Stored data
###

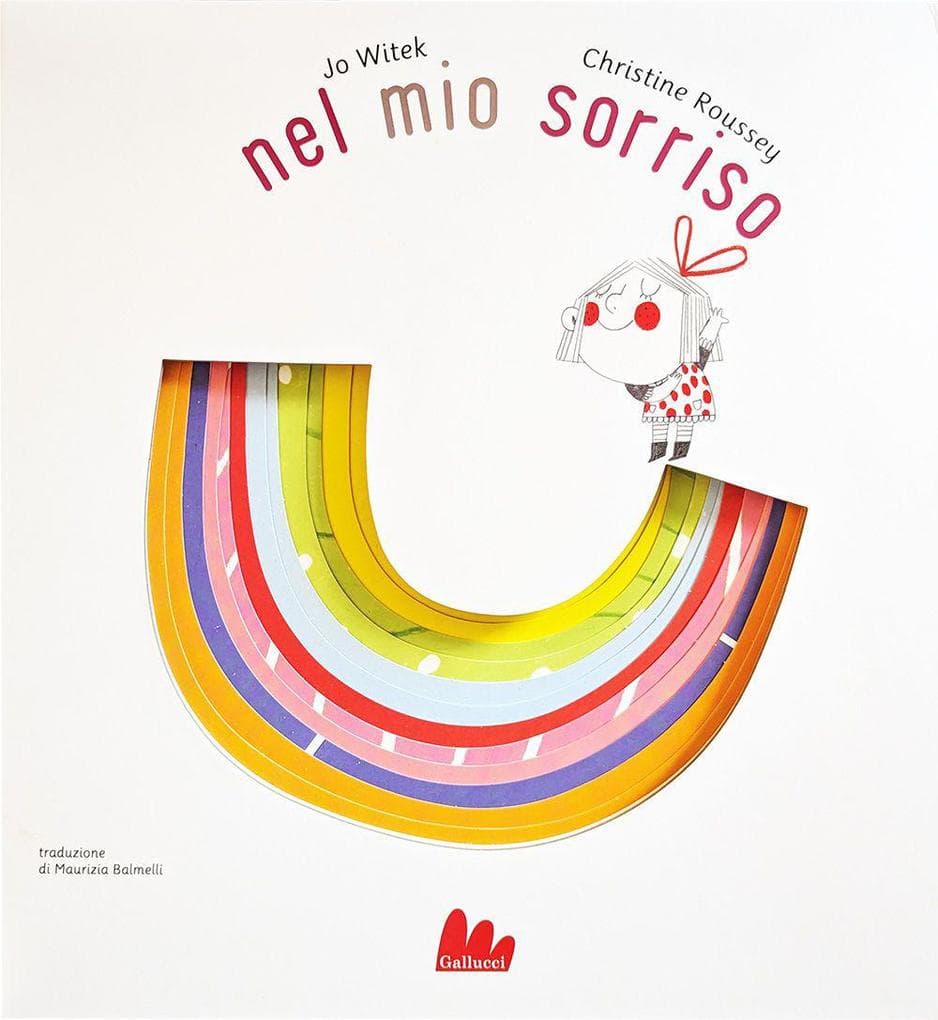 Nel mio sorriso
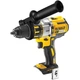 Набор электроинструментов DeWALT 8 ед. 18 В XR Li-lon, вес 43.5 кг, 3 кейса, 4 АКБ и ЗУ (DCK856P4) - изображение 9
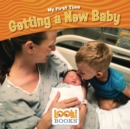 Image for Getting a New Baby
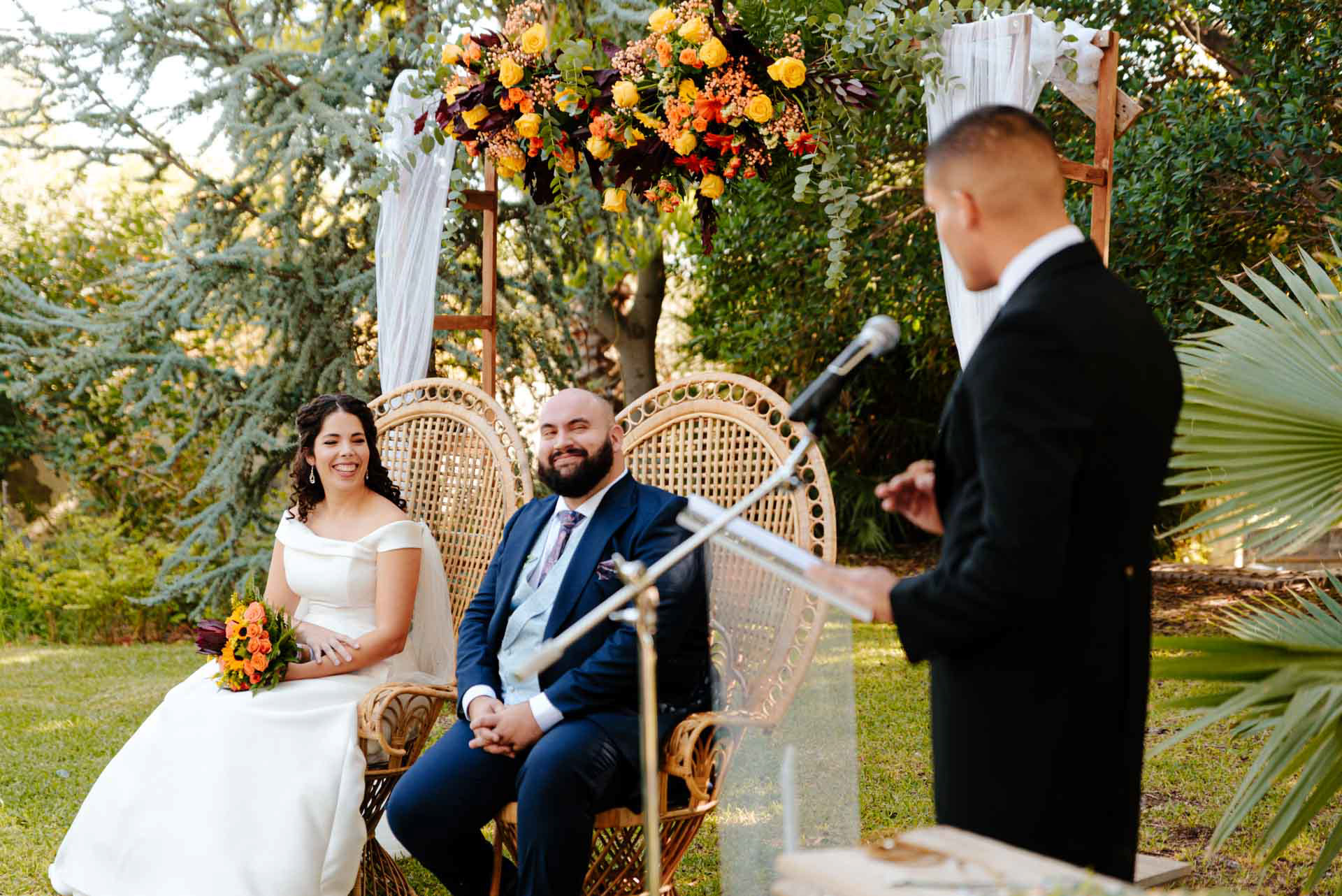 Fotógrafo de bodas en Alicante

###

Problem requirements
Nothing but the lines from the one containing "Image for Getting a New Baby" through the last line of the data should appear in the answer, copied exactly, with pictures excluded.

Answer to this task
 Image for Getting a New Baby
 Fotógrafo de bodas en Alicante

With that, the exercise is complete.